Ø     Money reflects or reifies the actual relations between humans in capitalism.

Ø     All other institutions (legal, political, religious) reinforce the dominant mode of production.

Ø     Everything is commodified, even relations between humans. Authors write about the Beetles’ records being used for commercials, public radio being co-opted by corporations (e.g. Archer-Daniels-Midland), bowl games being given corporate names.

Ø     Labor becoming a commodity was a key moment in history (and poses problems for it comes with a human attached).

Ø     Labor power, not labor, is what is being sold to the capitalist.

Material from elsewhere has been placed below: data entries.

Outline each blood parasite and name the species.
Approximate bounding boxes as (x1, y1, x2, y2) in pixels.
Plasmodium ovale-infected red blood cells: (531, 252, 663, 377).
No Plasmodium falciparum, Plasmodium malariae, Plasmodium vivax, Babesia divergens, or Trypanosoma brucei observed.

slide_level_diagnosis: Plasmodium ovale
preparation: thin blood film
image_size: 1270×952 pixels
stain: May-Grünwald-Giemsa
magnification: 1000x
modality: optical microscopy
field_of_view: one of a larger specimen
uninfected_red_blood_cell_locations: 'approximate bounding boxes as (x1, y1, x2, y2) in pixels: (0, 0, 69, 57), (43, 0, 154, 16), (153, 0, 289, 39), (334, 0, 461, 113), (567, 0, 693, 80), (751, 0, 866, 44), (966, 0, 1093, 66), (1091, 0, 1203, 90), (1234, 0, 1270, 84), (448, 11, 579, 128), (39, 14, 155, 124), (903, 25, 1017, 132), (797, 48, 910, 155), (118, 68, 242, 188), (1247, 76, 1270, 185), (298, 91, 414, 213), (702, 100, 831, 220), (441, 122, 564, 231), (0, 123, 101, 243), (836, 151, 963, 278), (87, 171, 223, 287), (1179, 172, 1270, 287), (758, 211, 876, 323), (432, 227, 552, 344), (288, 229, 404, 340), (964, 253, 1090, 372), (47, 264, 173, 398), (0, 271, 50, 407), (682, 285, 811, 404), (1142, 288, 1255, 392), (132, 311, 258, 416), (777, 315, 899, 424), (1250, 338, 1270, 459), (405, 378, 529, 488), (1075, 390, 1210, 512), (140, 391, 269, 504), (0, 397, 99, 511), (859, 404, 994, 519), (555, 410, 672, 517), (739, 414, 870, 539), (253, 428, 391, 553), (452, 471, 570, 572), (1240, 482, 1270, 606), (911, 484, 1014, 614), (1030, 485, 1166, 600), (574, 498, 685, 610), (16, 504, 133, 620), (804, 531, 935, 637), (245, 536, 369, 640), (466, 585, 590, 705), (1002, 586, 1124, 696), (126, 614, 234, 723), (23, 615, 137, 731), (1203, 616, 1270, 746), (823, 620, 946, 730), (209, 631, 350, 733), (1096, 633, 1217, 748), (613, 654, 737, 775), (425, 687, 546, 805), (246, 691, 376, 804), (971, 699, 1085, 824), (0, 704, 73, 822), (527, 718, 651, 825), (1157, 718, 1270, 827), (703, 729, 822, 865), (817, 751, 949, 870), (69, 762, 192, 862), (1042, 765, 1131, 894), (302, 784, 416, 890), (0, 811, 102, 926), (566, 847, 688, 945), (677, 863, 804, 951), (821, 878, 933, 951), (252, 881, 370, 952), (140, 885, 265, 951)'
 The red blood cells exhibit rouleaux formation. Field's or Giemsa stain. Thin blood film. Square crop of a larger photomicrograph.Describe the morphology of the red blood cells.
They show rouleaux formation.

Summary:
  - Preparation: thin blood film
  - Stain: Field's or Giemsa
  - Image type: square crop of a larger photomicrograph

Ø     Capitalisms potential for crisis: Employer has interest in oppressing workers, reducing wages, raising productivity and lengthening the work day; but this creates potential for a realization crisis – you have produced goods that you cannot sell.

     

The Labor Theory of Value 

“The worker therefore only feels himself outside his work, and in his work feels outside himself. He is at home when he is not working, and when he is working he is not at home.”

 

Ø     The division of labor, first developed by A. Smith, is understood by Marx to create this effect of alienating labor from the work process. It separates mental from manual labor. It fragments work itself to disenfranchise the worker and de-skill the work process.

 

“…generating ever more tasks demanding simple, repetitive motions but not much knowledge or control of the whole production process.” (37)  (for example: the steel industry, Frederick Turner – the father of scientific management)

 

Ø     Surplus Value and socially necessary labor-time: Workers work part of the day creating product value that reproduces the cost of their wages. The remainder of the day is used to produce surplus value which is the origin of profit, rent and interest.

Ø     Advances in Technology can temporarily solve the capitalist’s dilemma by speeding up the output produced per hour and thus reducing his/her need for workers – but this creates the realization crisis mentioned before.

Ø     Other Tactics: cut wages, speed up work, bust labor unions, move (or threaten to move) production elsewhere, maintain a reserve army of the unemployed.

Ø     Other problems with capitalism: Subject to booms and busts, tendency to produce centralization and concentration of capital. The organic composition of capital would continue to grow.

 

Marx’s Final Retort: “…the expropriators would finally be expropriated.”